We also have a very exciting January giveaway: Win a spot at USA Triathlon’s Fantasy Camp!
OK, third announcement-slash-warning: I am aware this week’s newsletter is more rant-y than usual. Sorry/not sorry. Back to normal-ish next week.
‘They don’t have a plan, they just hate mine’
As triathletes, we tend to pride ourselves on being resilient, flexible, on problem-solving as things come up and adjusting to new obstacles. It’s supposed to be the fifth discipline of multisport and it’s part of how we’re perceived in the world. I mean, for better and worse, uncomplaining toughness is, like, triathlon’s thing.
So, of course, when the official news came out last week confirming the super-not-secret-totally-expected information that the men’s Ironman World Championship would be held in Nice, France in early September and would rotate with the women’s race in Kona in October for the next four years, naturally triathletes took it in stride, wrapped their minds around the information, and got on with training and racing.
Just kidding. They complained. A lot.
I was genuinely shocked (and maybe that’s my fault) with the level of ALL CAPS INTERNET SCREAMING. I don’t know if everyone just thought it had all been a joke for the last two months, but they did not take it in stride.
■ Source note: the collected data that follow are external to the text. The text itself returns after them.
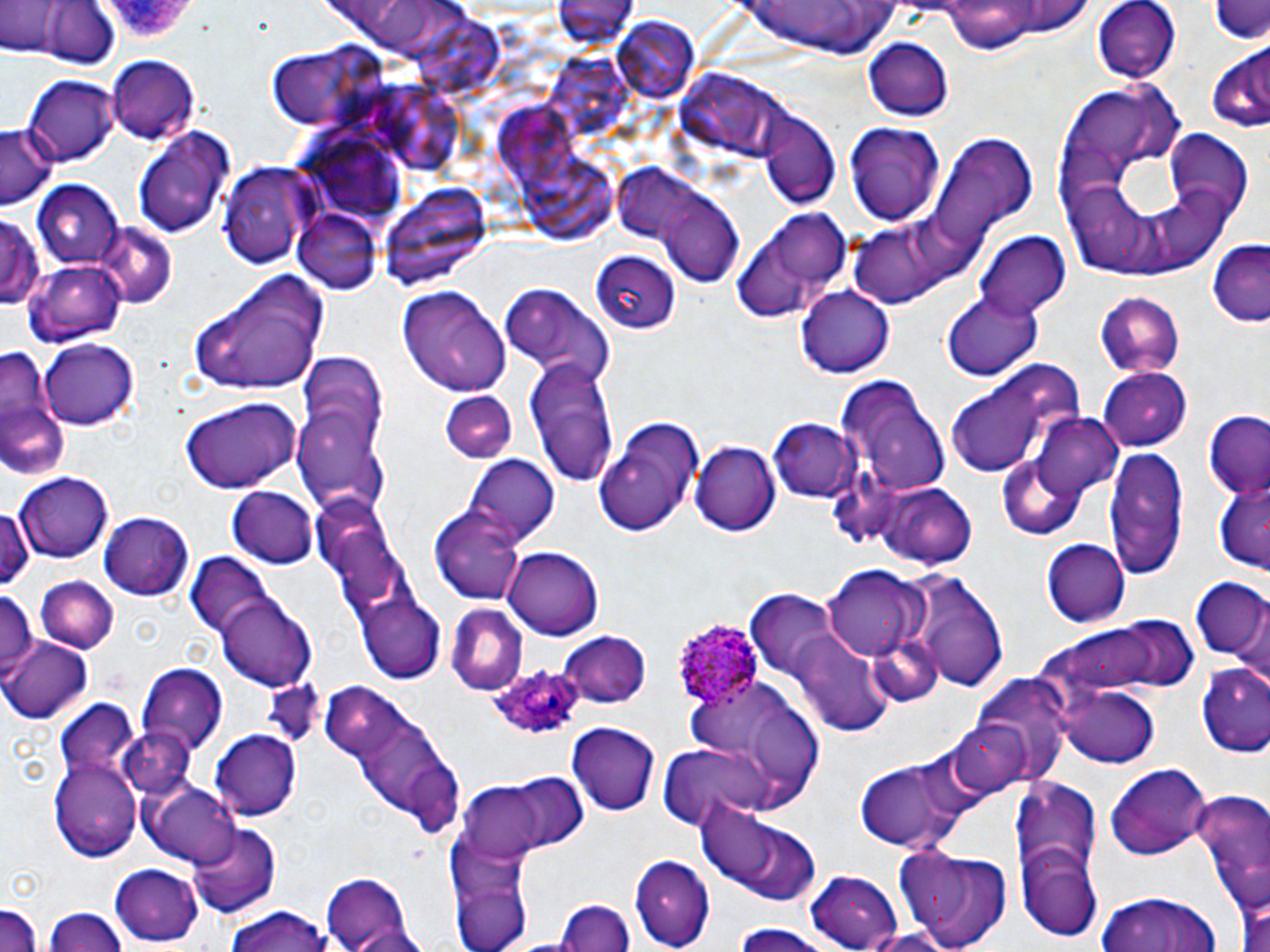

Summary:
  - Coordinate format: approximate bounding boxes as (x1, y1, x2, y2) in pixels
  - Plasmodium ovale-infected red blood cell locations: (666, 617, 761, 710), (485, 660, 583, 741)
  - Uninfected red blood cell locations: (0, 0, 63, 54), (555, 0, 635, 45), (1092, 0, 1180, 82), (938, 1, 1091, 52), (733, 2, 909, 57), (1209, 2, 1269, 44), (29, 3, 120, 70), (407, 15, 518, 102), (609, 18, 705, 105), (863, 39, 954, 121), (262, 46, 381, 130), (1206, 48, 1270, 131), (545, 52, 639, 143), (106, 56, 198, 144), (681, 65, 802, 169), (24, 75, 118, 167), (382, 82, 463, 174), (491, 100, 590, 191), (759, 111, 840, 209), (843, 123, 947, 227), (0, 124, 52, 208), (134, 129, 234, 239), (1164, 132, 1256, 217), (930, 133, 1037, 249), (522, 158, 620, 244), (613, 158, 702, 244), (218, 162, 313, 272), (32, 179, 124, 270), (384, 180, 494, 294), (663, 199, 756, 285), (293, 209, 384, 296), (0, 211, 44, 310), (729, 213, 850, 325), (851, 217, 969, 311), (94, 223, 179, 310), (974, 230, 1071, 321), (1209, 242, 1269, 323), (591, 252, 683, 334), (24, 261, 122, 348), (189, 267, 332, 395), (397, 285, 511, 398), (500, 286, 614, 382), (796, 288, 894, 379), (940, 289, 1043, 382), (1096, 293, 1184, 376), (41, 336, 138, 428), (0, 338, 71, 480), (524, 354, 620, 488), (1097, 368, 1193, 451), (945, 371, 1076, 478), (834, 375, 949, 497), (440, 391, 516, 464), (181, 399, 301, 492), (295, 401, 388, 509), (1201, 412, 1270, 499), (1030, 414, 1125, 504), (770, 417, 860, 501), (690, 440, 781, 537), (1103, 448, 1189, 581), (465, 455, 561, 543), (995, 455, 1088, 539), (16, 472, 116, 561), (1211, 474, 1270, 575), (870, 483, 978, 569), (227, 488, 320, 569), (316, 500, 413, 626), (0, 505, 32, 588), (427, 506, 527, 604), (100, 513, 193, 601), (1042, 538, 1130, 627), (504, 544, 604, 640), (185, 552, 276, 640), (823, 565, 928, 661), (905, 570, 1010, 694), (34, 577, 118, 655), (1190, 578, 1269, 662), (0, 587, 39, 673), (745, 591, 837, 675), (219, 595, 317, 688), (356, 597, 445, 682), (445, 604, 527, 696), (1045, 616, 1184, 696), (790, 629, 892, 735), (557, 630, 654, 708), (2, 638, 93, 723), (1195, 661, 1270, 755), (138, 665, 228, 757), (976, 674, 1075, 786), (684, 677, 822, 807), (1058, 681, 1161, 769), (335, 697, 463, 834), (55, 702, 139, 788), (948, 719, 1035, 799), (567, 720, 661, 814), (116, 728, 192, 807), (210, 730, 303, 818), (655, 743, 769, 828), (50, 754, 143, 861), (855, 754, 971, 855), (1106, 763, 1214, 860), (494, 773, 588, 851), (1012, 774, 1104, 907), (142, 780, 240, 866), (460, 781, 557, 859), (1188, 786, 1270, 908), (697, 803, 820, 904), (185, 822, 278, 916), (445, 830, 535, 952), (895, 846, 1014, 952), (1018, 850, 1100, 941), (630, 853, 715, 950), (109, 863, 205, 944), (805, 869, 904, 952), (1232, 870, 1270, 952), (321, 872, 418, 951), (1095, 889, 1224, 952), (0, 898, 45, 952), (555, 899, 633, 952), (220, 907, 337, 952), (43, 908, 126, 952), (728, 925, 839, 952), (853, 926, 959, 950)
  - Slide-level diagnosis: Plasmodium ovale
  - Modality: optical microscopy
  - Magnification: 1000x
  - Preparation: thin blood smear
  - Field of view: single
  - Stain: May-Grünwald-Giemsa
  - Image size: 1270×952 pixels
Here’s my problem, though, with all the whining:
If you already qualified for Kona 2023 and now you have to change travel plans and reservations, that sucks, I get it. If you were planning to race with someone who will now be racing in another location, and you have to decide what to do, that’s annoying and frustrating, absolutely. (YOLO??) If you’re a small business or a media outlet or a brand, and you’re not sure how all the kinks are going to work out yet and you’re trying to wrap your head around double the budgets, OK, I totally understand.
But all the rest of you. All you’ve got is a whole lot of bitching without a lot of useful solutions.
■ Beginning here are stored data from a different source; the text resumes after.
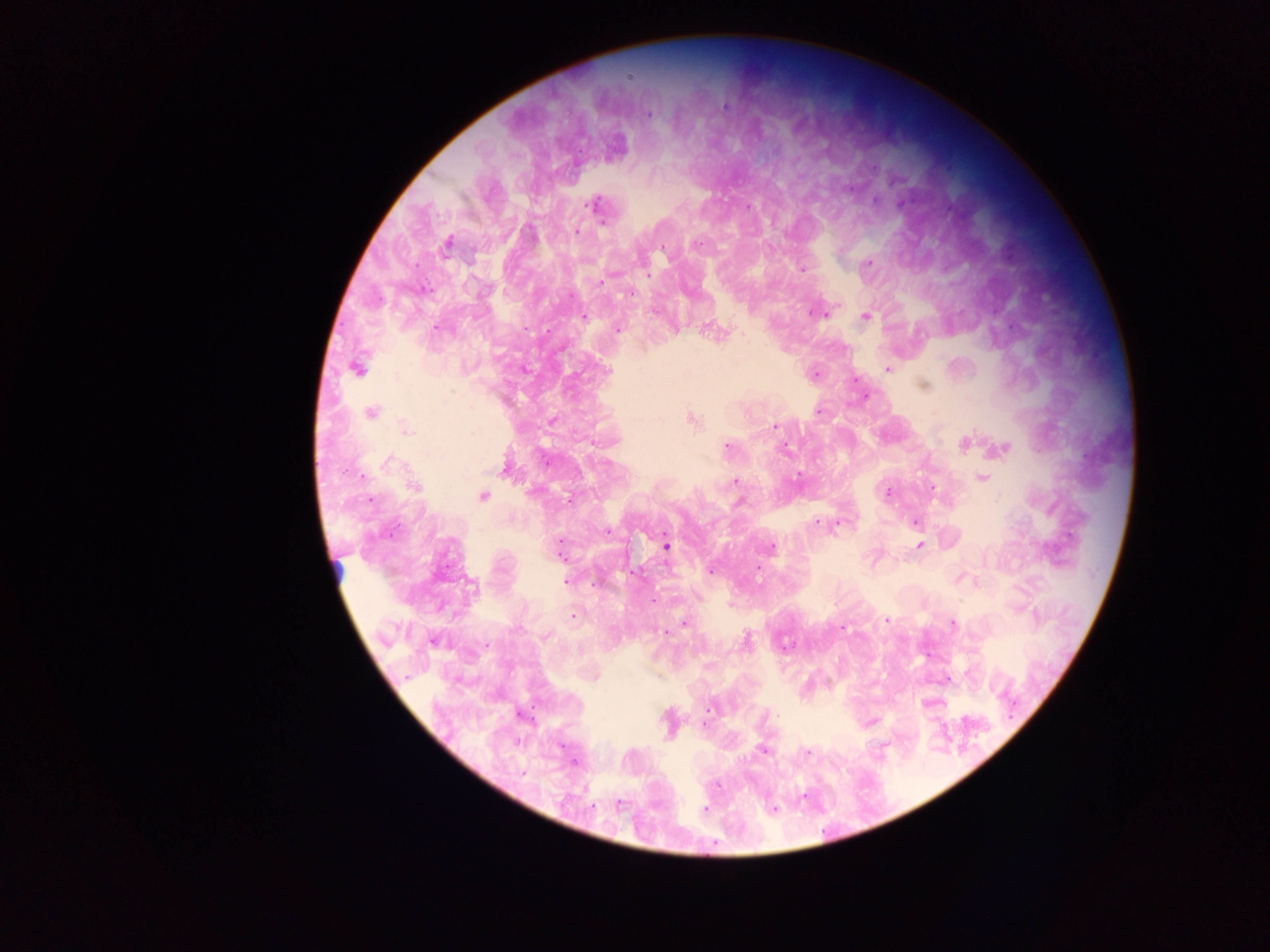

Approximate centers as {x, y} in pixels. Plasmodium parasite locations: {629, 78}, {725, 106}, {649, 114}, {879, 201}, {899, 203}, {597, 208}, {576, 232}, {447, 242}, {866, 263}, {802, 267}, {602, 280}, {812, 311}, {818, 314}, {830, 314}, {866, 314}, {582, 316}, {356, 369}, {886, 369}, {923, 385}, {453, 392}, {865, 396}, {370, 413}, {691, 419}, {771, 424}, {404, 428}, {964, 442}, {728, 448}, {1005, 448}, {786, 450}, {390, 462}, {361, 475}, {798, 476}, {733, 479}, {981, 479}, {414, 487}, {889, 493}, {483, 497}, {566, 498}, {737, 501}, {916, 521}, {817, 522}, {606, 531}, {918, 544}, {667, 546}, {771, 548}, {756, 572}, {567, 580}, {573, 614}, {885, 620}, {954, 623}, {684, 624}, {844, 626}, {545, 637}, {433, 639}, {746, 640}, {830, 685}, {925, 705}, {764, 751}, {810, 753}, {576, 762}, {619, 805}, {772, 806}, {704, 807}. Thick blood film. Collected in Ghana. Photographed through a microscope with a mobile-phone camera. Image is 1270×952 pixels. One field of view.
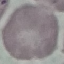

Summary:
  - Malaria status: uninfected
  - Stain: Giemsa
  - Image type: automatically extracted cell patch, resized to 64 × 64 pixels
  - Preparation: thin blood smear
  - Capture: smartphone through the microscope eyepiece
There are, generally speaking, a few buckets of complaints and “suggestions” I’ve been hearing:
1. Why can’t Ironman just do two days of racing in Kona at different times of the year, or different weeks, or different months, or some combo of days?
Because they can’t. They’ve been very clear about this, and about the impacts on the small town. Will that change eventually? Maybe. But right now, two days in Kona in any form is not an option.
2. Why can’t Ironman just rotate two days of world championship racing in other locations—ie. two days in Nice next year, then two days in Australia, then two days in, I dunno, Canada? And then have a regular Ironman in Hawaii.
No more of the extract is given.